Bobby Riggs (1918-1995) was also an accomplished athlete, with many titles to his name. However, he was well past his prime when in 1973 he challenged King to a tennis match. I have not thought about this event in many a year, but here is a sampling of what King had to deal with in that era, since she was gay … a joke that made the rounds: The lead advertiser for the event, called The Battle of the Sexes, was Snap On Tools. That’s crude, I know, and being gay in 1973 was no treat. King had a lot to overcome.
World wide, 90 million people watched the event live on ABC TV, including 50 million Americans. In those days we had three choices for TV, CBS, NBC and ABC, Assembling massive audiences was not unusual. (The 2021 Superbowl drew 91.6 million viewers.)
But then I thought … “Riggs”? Really? Bobby Riggs? Are they taunting us? As the match went, he played very poorly. King fell behind in the first set, and then went on to win 6-4 6-3 6-3. There was noise at the time that he had thrown the match, and decades later it would be revealed (and denied) that Riggs was deeply in gambling debt, and needed money to pay off Mafioso. Wikipedia admits that he gambled on the event.

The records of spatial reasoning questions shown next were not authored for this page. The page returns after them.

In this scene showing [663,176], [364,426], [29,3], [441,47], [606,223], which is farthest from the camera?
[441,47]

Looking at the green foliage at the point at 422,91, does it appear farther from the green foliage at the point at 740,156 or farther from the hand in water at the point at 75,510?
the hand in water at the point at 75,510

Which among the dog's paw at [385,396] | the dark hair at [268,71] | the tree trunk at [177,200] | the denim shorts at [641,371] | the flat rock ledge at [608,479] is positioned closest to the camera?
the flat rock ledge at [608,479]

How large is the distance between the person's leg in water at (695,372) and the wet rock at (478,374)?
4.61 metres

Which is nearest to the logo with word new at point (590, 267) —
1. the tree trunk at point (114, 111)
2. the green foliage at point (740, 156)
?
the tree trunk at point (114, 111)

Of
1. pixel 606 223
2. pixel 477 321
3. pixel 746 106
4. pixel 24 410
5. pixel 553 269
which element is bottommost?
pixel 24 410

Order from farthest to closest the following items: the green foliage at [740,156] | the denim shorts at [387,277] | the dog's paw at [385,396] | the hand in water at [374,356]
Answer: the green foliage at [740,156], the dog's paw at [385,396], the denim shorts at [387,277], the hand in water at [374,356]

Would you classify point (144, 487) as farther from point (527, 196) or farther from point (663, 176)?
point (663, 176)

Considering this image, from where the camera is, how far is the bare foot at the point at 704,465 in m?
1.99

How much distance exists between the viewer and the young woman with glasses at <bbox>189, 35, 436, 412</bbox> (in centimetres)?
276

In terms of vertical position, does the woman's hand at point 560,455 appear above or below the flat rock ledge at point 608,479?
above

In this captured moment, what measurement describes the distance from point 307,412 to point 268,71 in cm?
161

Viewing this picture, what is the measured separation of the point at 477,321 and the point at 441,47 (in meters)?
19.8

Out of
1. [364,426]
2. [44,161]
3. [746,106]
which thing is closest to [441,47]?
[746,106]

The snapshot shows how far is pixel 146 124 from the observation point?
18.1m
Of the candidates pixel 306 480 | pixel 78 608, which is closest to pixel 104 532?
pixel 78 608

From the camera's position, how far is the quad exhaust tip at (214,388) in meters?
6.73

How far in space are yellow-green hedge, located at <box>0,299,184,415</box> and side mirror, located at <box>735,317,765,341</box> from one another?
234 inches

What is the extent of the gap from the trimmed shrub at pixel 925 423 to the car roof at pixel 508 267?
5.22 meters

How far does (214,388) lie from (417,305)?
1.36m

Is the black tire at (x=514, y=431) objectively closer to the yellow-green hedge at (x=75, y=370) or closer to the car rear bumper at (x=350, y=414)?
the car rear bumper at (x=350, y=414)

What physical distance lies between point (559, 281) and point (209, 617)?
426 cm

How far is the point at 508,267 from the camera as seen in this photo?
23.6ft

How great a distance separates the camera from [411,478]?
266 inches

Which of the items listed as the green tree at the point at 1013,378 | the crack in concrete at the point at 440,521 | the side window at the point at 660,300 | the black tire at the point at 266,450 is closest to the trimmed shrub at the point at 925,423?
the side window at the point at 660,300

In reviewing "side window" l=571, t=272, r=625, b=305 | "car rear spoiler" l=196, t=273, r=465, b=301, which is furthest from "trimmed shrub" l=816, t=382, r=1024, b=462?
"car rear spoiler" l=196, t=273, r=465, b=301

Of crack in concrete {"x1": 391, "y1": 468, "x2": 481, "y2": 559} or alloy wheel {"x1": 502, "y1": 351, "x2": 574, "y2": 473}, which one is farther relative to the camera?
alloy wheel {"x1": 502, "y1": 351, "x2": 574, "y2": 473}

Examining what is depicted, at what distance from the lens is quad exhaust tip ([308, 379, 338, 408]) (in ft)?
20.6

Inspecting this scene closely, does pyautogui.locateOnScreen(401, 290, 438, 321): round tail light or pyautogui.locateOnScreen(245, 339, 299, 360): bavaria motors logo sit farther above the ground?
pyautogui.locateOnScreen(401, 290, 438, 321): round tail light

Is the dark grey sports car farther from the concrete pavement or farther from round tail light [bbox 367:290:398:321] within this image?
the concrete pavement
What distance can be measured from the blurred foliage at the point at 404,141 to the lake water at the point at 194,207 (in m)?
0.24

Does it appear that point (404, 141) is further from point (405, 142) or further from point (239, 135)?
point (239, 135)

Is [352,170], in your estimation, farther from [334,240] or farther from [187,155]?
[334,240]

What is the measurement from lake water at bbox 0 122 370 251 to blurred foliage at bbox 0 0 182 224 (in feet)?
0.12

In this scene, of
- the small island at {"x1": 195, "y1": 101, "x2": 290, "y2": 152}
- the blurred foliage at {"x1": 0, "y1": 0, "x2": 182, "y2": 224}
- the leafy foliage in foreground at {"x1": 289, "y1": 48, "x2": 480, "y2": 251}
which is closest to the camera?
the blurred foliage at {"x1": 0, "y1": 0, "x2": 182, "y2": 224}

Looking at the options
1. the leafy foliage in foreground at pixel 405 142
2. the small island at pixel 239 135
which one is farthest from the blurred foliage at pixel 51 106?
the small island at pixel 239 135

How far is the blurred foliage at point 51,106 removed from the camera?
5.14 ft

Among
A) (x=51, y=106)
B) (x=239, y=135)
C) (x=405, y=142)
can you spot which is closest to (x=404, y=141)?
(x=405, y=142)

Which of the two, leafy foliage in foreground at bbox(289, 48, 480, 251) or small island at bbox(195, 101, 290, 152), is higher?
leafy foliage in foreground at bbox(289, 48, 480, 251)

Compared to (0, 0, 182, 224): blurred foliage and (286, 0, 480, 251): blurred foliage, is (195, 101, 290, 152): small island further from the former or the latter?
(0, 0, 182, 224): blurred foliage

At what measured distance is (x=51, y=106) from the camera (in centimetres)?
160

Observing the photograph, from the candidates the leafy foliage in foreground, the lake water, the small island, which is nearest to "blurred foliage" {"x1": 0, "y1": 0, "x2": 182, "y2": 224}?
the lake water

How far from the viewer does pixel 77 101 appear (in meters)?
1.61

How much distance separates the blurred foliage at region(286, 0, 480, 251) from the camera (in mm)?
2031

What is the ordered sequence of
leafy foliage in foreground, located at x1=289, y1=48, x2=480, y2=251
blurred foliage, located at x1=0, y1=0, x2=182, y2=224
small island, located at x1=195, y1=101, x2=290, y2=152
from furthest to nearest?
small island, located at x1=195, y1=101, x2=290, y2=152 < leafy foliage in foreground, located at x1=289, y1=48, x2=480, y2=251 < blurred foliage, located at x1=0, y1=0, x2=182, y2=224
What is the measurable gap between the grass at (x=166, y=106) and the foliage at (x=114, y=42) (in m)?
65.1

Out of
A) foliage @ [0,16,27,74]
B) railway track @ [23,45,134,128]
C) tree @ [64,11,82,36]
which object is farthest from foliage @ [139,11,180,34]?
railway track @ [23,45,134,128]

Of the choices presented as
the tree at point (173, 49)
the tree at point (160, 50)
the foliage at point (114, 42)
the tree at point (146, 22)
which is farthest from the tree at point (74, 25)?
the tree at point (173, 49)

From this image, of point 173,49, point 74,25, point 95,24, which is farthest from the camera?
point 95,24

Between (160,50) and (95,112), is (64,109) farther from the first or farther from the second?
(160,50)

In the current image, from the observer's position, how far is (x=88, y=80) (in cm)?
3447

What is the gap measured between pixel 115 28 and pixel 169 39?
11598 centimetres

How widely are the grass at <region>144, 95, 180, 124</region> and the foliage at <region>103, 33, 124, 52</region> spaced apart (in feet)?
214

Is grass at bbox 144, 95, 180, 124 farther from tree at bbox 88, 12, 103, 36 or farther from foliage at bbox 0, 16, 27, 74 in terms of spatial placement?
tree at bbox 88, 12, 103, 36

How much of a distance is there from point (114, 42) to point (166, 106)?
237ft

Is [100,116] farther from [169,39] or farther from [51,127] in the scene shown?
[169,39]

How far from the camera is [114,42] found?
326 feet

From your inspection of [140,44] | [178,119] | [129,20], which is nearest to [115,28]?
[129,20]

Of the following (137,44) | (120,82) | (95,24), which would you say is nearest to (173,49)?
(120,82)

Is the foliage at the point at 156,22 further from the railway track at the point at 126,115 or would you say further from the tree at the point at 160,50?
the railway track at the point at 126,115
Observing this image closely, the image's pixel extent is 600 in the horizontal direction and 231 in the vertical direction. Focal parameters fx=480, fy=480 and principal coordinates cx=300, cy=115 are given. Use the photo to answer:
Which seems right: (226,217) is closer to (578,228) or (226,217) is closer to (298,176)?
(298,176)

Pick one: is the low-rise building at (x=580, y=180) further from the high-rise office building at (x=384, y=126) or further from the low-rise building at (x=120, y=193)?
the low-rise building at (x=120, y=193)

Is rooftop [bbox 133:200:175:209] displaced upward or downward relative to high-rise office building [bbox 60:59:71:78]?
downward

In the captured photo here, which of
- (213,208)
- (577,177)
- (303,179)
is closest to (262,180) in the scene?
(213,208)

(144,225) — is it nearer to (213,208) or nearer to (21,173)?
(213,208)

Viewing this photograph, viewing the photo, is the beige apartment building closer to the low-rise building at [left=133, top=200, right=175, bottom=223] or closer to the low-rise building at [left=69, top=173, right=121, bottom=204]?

So there’s that. My first thought was that King, who was paid the equivalent of $583,000 (winner take all) in today’s money, was being promoted by Intel, with or without her knowledge, as I have long suspected that Intel was behind the feminist movement. I say that with the understanding that the movement’s success has made life far more bearable for women who want choices and careers, and that this is a good thing to have happened. Still, the push behind it was not, in my view, organic. It needed help from high up. (I say the same thing about the Civil Rights Movement, and with the same attitude: Blacks needed a hand up. It was a good thing.)
Some have said that more than a Battle of the Sexes, Riggs vs King was a battle of age versus youth, King 26 and Riggs 55, 29 years older. That is true, it was in that regard a mismatch. King herself said in the Maron interview that the best man will always win over the best woman in any sport, and it was never her objective to change that fact of life. (These days, with men claiming to be women in so many sports, that’s not such a sure thing. In King’s day there was a male tennis player who had a sex change operation, Renée Richards – King said of him/her that she was at first shunned by the tennis community, but won acceptance.)
I presumed too much about King and this event before sitting down here. King really was a ground breaker, and I admire her and hope the Battle of the Sexes, on her end, was legitimate.
By the way, she was born Billie Jean Moffitt, but at age 19 married Larry King, not that one, but a tennis player by that name. She kept the name King, and said in the interview said that she did not realize she was a lesbian until her mid-twenties. Given the era, I find that credible.
Her brother, Randy Moffitt, was a Major League Baseball player for various teams, 1972-1983, ending up with a 3.65 ERA. That’s impressive. The Moffitt family, mother, father, son and daughter, were all accomplished athletes.